━━━ Extrait du texte
Mort à la guerre de 14-18

 

 
 

SARRAIL Henri Raymond
 

Tué au plateau de Californie à Craonne  (Meuse) le mardi 24/07/1917. Il était âgé de trente quatre ans.
 

SARRAIL Henri Raymond est le fils de Pierre et Anne Sicre. Il naquit à Limoux le 29 mars 1882.
En 1911,  il habitait dans la commune de Mazerolle où il était domestique. Il avait les cheveux et les yeux châtains. Il mesurait 1,62m .
Après le conseil de révision de Chalabre  il est ajourné pour faiblesse. Il est versé aux services auxiliaires en 1905 et passe à la réserve le 1er octobre 1906.
La commission de réforme de Carcassonne du 1er décembre 1914  le juge bon pour le service armé. Il est affecté au 81eme Régiment d'Infanterie de Montpellier le 19 décembre suivant..
 

 
 
81eme REGIMENT D'INFANTERIE
Le 81eme Régiment d'Infanterie de Montpellier appartient en aout 1914 à la 2eme Armée en Lorraine.
Le colonel Aubert commande le régiment, 3261 hommes dont 60 officiers. A la mi décembre le régiment combat en Flandres (Ypres) avec les Britanniques.
Cent hommes, dont vraisemblablement le soldat Sarrail, et neuf officiers arrivent en renfort à Dickbush le 20 décembre 1914. Les tranchées occupées par les hommes sont à Saint Eloi.

De mars à septembre 1915 le régiment est en Champagne. Il arrive dans le secteur de Somme Tourbe. Il se bât au Bois Oblique, Beauséjour, le Trapèze, Tahure...
A la mi octobre le régiment est réorganisé..
 
334eme REGIMENT D'INFANTERIE
Deux cents  hommes du 84°RI dont Raymond Sarrail passent au 334eme RI. Ils arrivent dans les  dans la région sud des Vosges à Wattwiller le 25 octobre 1915. Les jours précédents, 15 et 16 octobre, 6 officiers tués, 6 blessés, 3 disparus; hommes de troupe 59 tués, 173 blessés, 159 disparus. Ils sont répartis dans les deux bataillons. Les combats font rage pour la possession du Hattmanwillerkopft (le Vieil Armand 957m)

Au mois de février il arrive sur les pentes sud est du Grand Ballon. 15 février tempête de neige
Le 4 juin 1916 cantonnement à Dannemarie et à Badricourt Le Régiment tient avec le 4eme BCP le centre de Résistance du Bois Carsparch (Schonhozs au nord, Leschenholz au sud.
━━━━━━
• _Consigne 1_:
Combien de lignes des entrées contiennent le mot "farthest" ? Tenez compte de la casse et répondez uniquement par le nombre.
━━━ Lignes des entrées
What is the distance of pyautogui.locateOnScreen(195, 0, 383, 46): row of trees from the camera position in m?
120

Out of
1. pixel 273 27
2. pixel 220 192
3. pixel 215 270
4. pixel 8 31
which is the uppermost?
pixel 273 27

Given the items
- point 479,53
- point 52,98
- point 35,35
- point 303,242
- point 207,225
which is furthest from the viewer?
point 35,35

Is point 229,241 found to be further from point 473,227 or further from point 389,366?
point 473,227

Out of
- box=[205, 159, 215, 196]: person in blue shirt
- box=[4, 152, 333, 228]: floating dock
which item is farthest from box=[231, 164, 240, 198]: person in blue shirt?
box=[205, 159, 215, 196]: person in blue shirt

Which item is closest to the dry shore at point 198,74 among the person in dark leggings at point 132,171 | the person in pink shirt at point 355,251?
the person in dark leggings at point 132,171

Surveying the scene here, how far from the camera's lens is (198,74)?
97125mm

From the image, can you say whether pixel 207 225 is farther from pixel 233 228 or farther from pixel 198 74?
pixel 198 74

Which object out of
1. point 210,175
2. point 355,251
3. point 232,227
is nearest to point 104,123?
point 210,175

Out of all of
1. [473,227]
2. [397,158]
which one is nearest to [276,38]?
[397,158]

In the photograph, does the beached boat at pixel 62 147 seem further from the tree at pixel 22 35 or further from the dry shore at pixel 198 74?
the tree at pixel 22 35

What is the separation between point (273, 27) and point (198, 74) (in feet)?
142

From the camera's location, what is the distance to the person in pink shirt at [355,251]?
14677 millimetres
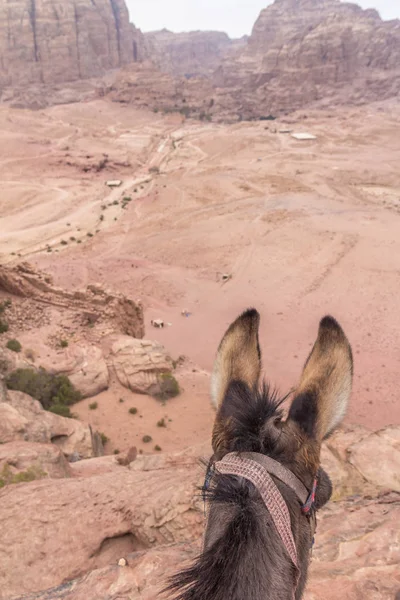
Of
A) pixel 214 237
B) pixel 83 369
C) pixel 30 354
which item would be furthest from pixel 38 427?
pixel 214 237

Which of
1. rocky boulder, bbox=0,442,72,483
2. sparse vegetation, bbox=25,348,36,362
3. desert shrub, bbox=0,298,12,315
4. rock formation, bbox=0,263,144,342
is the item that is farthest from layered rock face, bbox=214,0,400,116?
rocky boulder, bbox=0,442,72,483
━━━━━━
━━━ Lignes des entrées
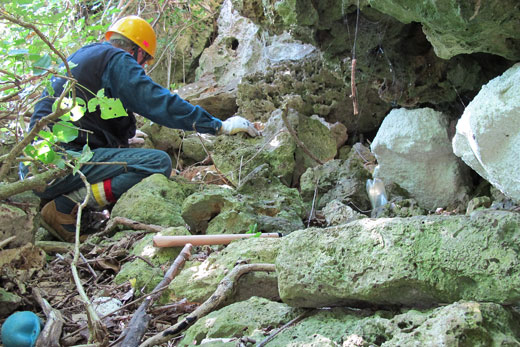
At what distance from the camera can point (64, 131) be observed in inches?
━━━━━━
━━━ Lignes des entrées
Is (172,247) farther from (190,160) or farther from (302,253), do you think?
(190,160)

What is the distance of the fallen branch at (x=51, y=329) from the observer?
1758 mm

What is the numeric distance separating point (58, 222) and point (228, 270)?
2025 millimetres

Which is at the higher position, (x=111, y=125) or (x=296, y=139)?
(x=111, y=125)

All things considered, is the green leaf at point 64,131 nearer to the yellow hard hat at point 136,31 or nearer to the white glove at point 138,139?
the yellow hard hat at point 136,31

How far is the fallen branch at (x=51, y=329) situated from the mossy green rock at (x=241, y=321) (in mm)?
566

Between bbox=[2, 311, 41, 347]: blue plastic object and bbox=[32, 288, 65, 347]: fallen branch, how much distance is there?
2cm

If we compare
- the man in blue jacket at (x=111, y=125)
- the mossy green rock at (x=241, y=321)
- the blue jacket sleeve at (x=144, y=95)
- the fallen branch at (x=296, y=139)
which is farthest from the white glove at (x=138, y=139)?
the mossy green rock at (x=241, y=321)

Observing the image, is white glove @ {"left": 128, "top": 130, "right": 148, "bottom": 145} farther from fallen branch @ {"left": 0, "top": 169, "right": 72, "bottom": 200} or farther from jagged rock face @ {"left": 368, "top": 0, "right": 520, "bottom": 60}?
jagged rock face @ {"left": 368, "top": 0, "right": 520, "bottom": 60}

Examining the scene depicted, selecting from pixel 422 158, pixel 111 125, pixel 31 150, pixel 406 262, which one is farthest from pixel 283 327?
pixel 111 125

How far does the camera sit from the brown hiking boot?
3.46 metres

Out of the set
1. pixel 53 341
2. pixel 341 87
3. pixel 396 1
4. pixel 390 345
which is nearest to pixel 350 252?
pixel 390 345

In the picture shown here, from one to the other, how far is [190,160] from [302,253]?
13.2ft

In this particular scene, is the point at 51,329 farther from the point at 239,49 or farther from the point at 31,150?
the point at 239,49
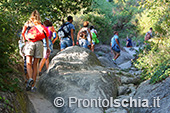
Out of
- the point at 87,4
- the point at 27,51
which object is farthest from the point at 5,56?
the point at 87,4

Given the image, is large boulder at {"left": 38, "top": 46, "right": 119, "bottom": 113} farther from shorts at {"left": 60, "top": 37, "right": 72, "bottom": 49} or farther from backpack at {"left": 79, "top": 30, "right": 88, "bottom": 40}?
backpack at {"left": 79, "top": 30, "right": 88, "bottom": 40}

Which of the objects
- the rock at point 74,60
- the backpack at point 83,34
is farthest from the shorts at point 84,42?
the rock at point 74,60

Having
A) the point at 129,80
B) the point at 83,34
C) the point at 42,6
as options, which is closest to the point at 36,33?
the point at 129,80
━━━━━━
• _Consigne 2_:
Dans le texte sur Henri Raymond Sarrail, dans quelle commune habitait-il en 1911 ?

• _Solution détaillée 1_:
6

• _Solution détaillée 2_:
Mazerolle